Rum cemaati ve dili “İstanbul Rumcası”, dönemin şartlarına direnerek ayakta kalma çabasındadır. Son yıllardaki olumlu gelişmeler her açıdan gelecek vaat etmekte, “Rum insanı”, başta dilini ve okullarını canlı tutacak her imkânı değerlendirmek, geliştirmek ve aynı zamanda dünya ölçülerini model alarak topluma entegre, vizyon sahibi üretken bireyler olarak var olmayı başarmak istemektedir.
DİPNOTLAR
1 Rumca: Bugün, Yunanistan sınırları dışında Müslüman ülkelerde yaşayan Yunan asıllı kimselerin konuştuğu dil.
2 “Türkiye’deki Rum cemaati XIX. yüzyıl sonlarından itibaren birkaç etnik kökenden insanların oluşturduğu, ama Helenlik kimliğinin Ortodoksluk kadar kuvvetli olduğu bir ulusal azınlıktır. Lozan Antlaşması’nda dinî bir azınlık olarak tanımlansalar bile Türkiye Rumları fiiliyatta ulusal bir azınlıktır. Rumların büyük bir bölümü kendilerini birçok bakımdan Yunanistan’ı Yunanlılardan farklı olarak görseler bile, yine de onları soydaş olarak kabul ederler. Kendi cemaatlerini de Helen ulusunun bir parçası olarak görürler.” Dimostenis Yağcıoğlu, “‘The Rums’ Saçmalığı”, Azınlıkça, 2009, sy. 44.
3 Benzer şekilde Türkçe içinde aynı coğrafyada yaşamış diğer halklar ve dilleri ile etkileşimi söz konusudur.
4 Kornilia Çevik Bayvertyan, To Zitima tis Glossas stin Konstantinupoli-Logos kai Antilogos stin Efimerida Tahidromos (1898-1908) [İstanbul’da Dil Meselesi/Tahidromos Gazetesinde Tez ve Antitezler (1898-1908)], Atina 2012.
5 Herkül Millas, İstoria tis Ellinikis Glossas [Yunan Dil Tarihi, İstanbul Lehçesi], Atina 1999, s. 204-205.
6 Katharevusa: Arkaistik dilin basitleştirilmiş hali.
7 Konuşma dili temsilcileri olarak, Rigas’ı (1757-1798), Dimitrios Katarcis’i (1730-1807), Grigorios Konstandas’ı (1758-1844), Athanasios Hristopulos’u (1772-1847), Ioannes Vilaras’ı (1771-1823) sayabiliriz. Adamandios Korais (1748-1833), konuşma dilinin savunucusu olarak, çalışmaları ve eseri ile neo-Helen filolojisine katkıda bulunan ve çığır açmış önemli isimlerdendir. Korais’e göre, dilde “orta yol” izlenmeli idi. Bunla ifade etmek istenen, Fenerliler ekolünün ve Patrikhane’nin temsilcisi olduğu arkaik dilin aşırılıklarından kaçınmak fakat bununla birlikte aynı dil geleneğini sürdürmektir (bkz. K.Th.
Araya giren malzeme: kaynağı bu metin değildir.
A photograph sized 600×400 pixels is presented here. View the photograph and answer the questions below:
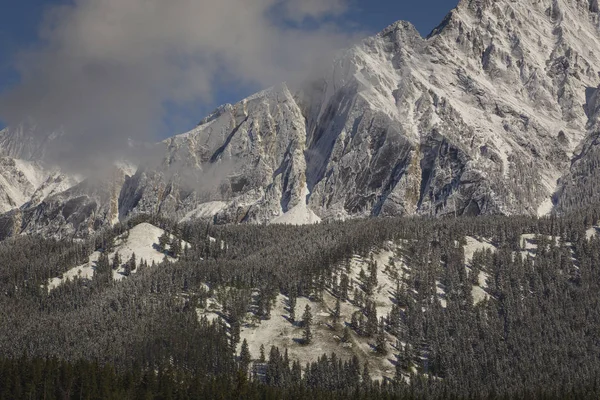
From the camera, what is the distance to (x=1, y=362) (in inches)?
7352

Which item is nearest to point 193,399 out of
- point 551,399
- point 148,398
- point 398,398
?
point 148,398

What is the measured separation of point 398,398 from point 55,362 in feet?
281

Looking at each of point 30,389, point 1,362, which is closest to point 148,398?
point 30,389

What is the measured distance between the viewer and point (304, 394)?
196 m

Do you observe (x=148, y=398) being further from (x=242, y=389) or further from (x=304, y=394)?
(x=304, y=394)

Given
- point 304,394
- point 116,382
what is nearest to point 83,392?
point 116,382

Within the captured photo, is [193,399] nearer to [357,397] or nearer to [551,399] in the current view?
[357,397]

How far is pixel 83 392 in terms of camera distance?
6890 inches

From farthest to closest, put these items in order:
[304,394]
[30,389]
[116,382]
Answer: [304,394], [116,382], [30,389]

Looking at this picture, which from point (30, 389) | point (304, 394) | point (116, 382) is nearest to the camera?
point (30, 389)

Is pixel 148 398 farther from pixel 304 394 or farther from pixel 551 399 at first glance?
pixel 551 399

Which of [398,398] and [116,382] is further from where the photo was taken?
[398,398]

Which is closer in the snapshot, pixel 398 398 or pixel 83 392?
pixel 83 392

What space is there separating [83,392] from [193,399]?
25.1 meters
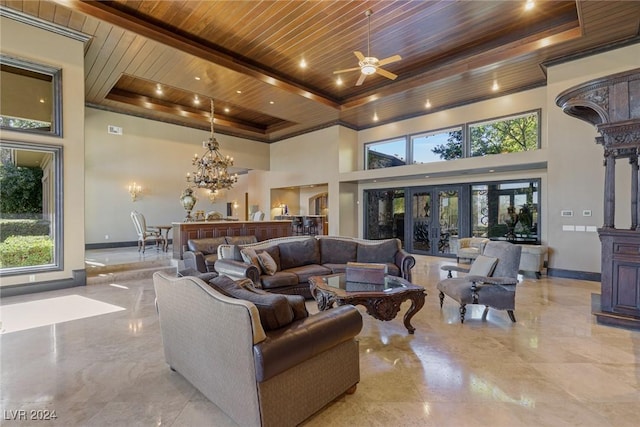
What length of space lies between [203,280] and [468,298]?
3.20m

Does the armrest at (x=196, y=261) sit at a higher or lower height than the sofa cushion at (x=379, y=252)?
lower

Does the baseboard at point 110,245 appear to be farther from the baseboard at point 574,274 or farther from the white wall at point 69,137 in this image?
the baseboard at point 574,274

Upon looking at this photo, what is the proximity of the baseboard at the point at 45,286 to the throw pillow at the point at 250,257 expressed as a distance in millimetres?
3319

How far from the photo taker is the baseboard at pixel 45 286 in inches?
192

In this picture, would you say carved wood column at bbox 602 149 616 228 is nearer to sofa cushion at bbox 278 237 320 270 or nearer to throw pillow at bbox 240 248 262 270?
sofa cushion at bbox 278 237 320 270

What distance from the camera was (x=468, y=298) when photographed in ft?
12.3

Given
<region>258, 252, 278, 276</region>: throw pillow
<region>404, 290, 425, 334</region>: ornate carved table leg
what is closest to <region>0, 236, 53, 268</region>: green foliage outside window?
<region>258, 252, 278, 276</region>: throw pillow

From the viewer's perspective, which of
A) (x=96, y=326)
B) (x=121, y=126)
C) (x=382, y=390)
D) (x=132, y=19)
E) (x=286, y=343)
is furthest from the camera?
(x=121, y=126)

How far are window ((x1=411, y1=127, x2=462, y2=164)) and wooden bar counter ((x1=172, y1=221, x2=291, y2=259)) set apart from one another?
4691mm

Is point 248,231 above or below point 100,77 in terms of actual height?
below

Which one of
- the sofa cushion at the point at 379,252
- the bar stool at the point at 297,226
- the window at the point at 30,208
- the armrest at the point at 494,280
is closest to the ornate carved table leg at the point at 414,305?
the armrest at the point at 494,280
Dimaras, Neoellinikos Diafotismos [Çağdaş Yunan Aydınlanması], Atina 1938).
8 Halk dili (dimotiki): Yunancanın, basit ve arkaik-eski Helen dilinin gelişmiş hâli olan, sözlü iletişimde konuşma dili şeklinde hayata geçmiş, eski dilin ve katharevusacıların “cahil dili” olarak niteledikleri ve onaylamadıkları, XIX. yüzyıl sonu ve XX. yüzyıl başlarında yaklaşık iki asır sürüp 1976’da Yunanistan’ın resmî dili olarak kabul edilen ancak büyük toplumsal kavgalara zemin hazırlamış “Rumca”. Halk dilinde eğitim: Eğitimin halk dilinde sağlanması, dimotikinin ve halk edebiyatı geleneğinin ders olarak okul müfredatına katılması. Bkz. Bayvertyan, To Zitima tis Glossas stin Konstantinupoli.
9 Haralambos Simyonidis, İstoria tis Ellinikis Glossas [Yunan Dil Tarihi, Yunanca-Türkçe Dil Etkileşimi], Atina 1999, s. 176-177.
10 Maria Harisiadu, Kath’Hmas Anatoli, Ta Politika [Anadolu’muz, İstanbul Rumcası], Atina 1907.
11 Harisiadu, Kath’Hmas Anatoli.
12 İstanbul 2012.
13 İstanbul’daki Rum nüfus yaklaşık 4.000 kişidir (Bu sayıya Arap Ortodokslar da dâhildir).
14 Azınlık Rum okullarında Rumca ders saatleri, haftada ortalama beş saate düşmüştür. Oysa otuz-kırk yıl öncesi ders saatleri altı ile sekiz arasında (seçmeli derslerle birlikte) olmuştur.
15 Dil derslerinde zayıf öğrenciler farklı bir sınıfta okutulmakta, böylelikle öğrencilere dil ihtiyaçları doğrultusunda eğitim verilmektedir.